What you are asked to do -
Begin with the line below holding "2013 Ford Edge Sport in Worth, IL 60482" and go on through the line holding "Premios del jurado", duplicating each line exactly and leaving out pictures.

Supplied entries -

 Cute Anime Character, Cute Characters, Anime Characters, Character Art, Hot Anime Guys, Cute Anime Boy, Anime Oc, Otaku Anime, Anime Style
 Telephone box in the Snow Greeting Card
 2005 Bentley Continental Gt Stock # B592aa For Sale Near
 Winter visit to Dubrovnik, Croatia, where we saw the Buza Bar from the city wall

--

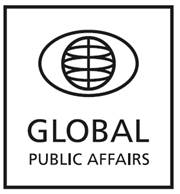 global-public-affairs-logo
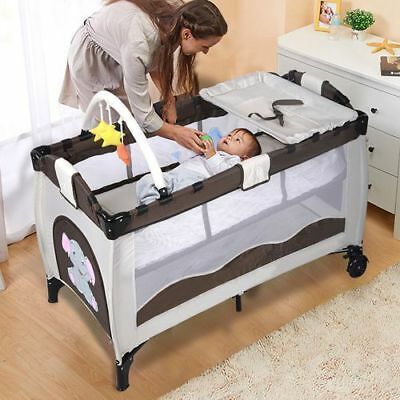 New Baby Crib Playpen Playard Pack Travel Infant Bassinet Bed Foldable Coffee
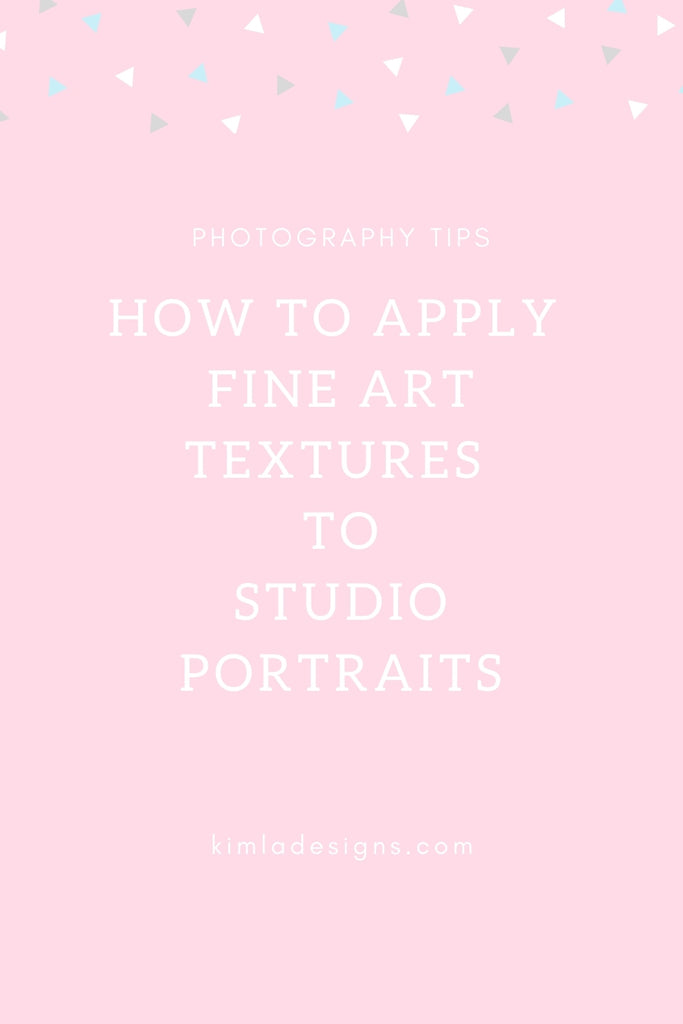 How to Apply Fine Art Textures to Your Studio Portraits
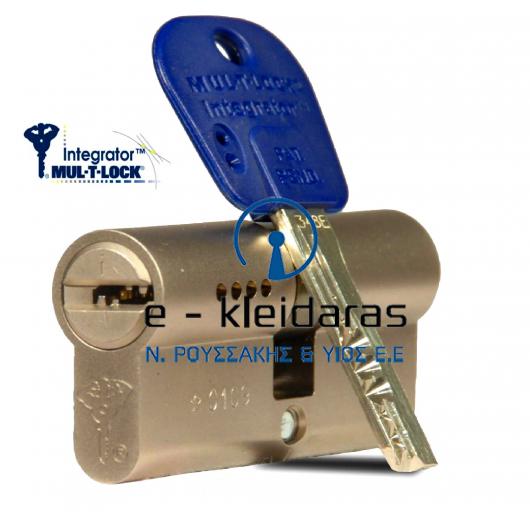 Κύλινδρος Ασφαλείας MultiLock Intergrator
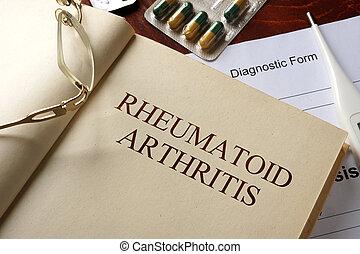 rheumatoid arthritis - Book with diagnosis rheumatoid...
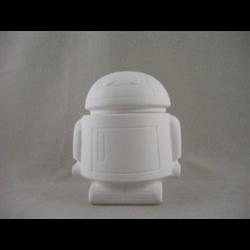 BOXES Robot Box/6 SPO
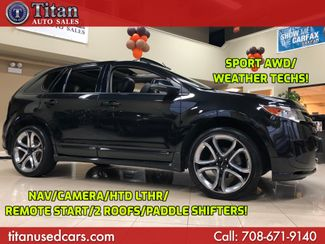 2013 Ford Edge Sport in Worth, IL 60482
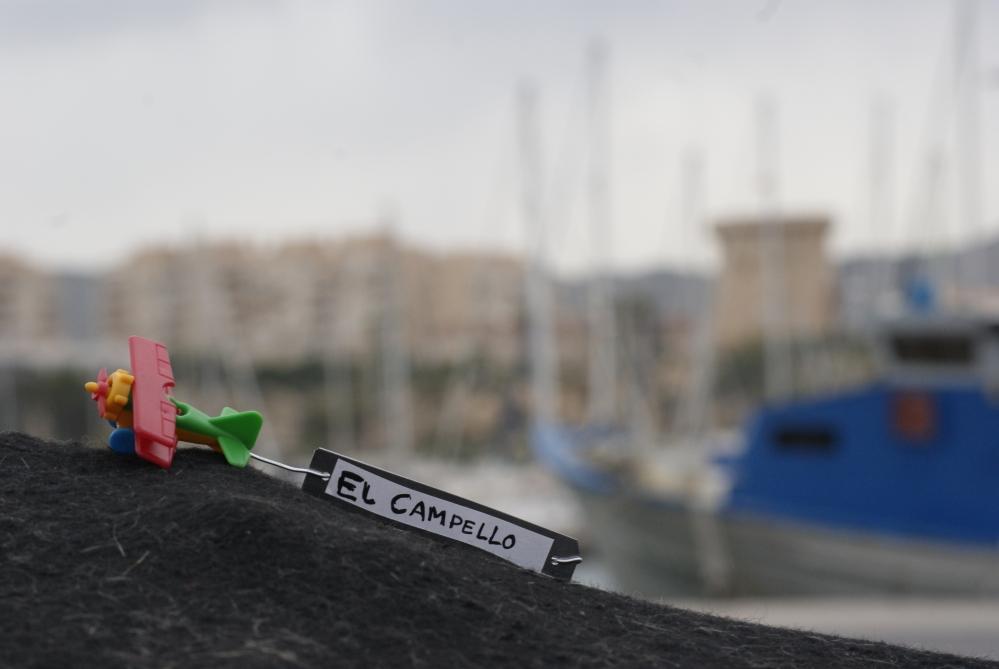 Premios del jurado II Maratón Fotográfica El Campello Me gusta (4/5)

Task response -
 2013 Ford Edge Sport in Worth, IL 60482
 Premios del jurado II Maratón Fotográfica El Campello Me gusta (4/5)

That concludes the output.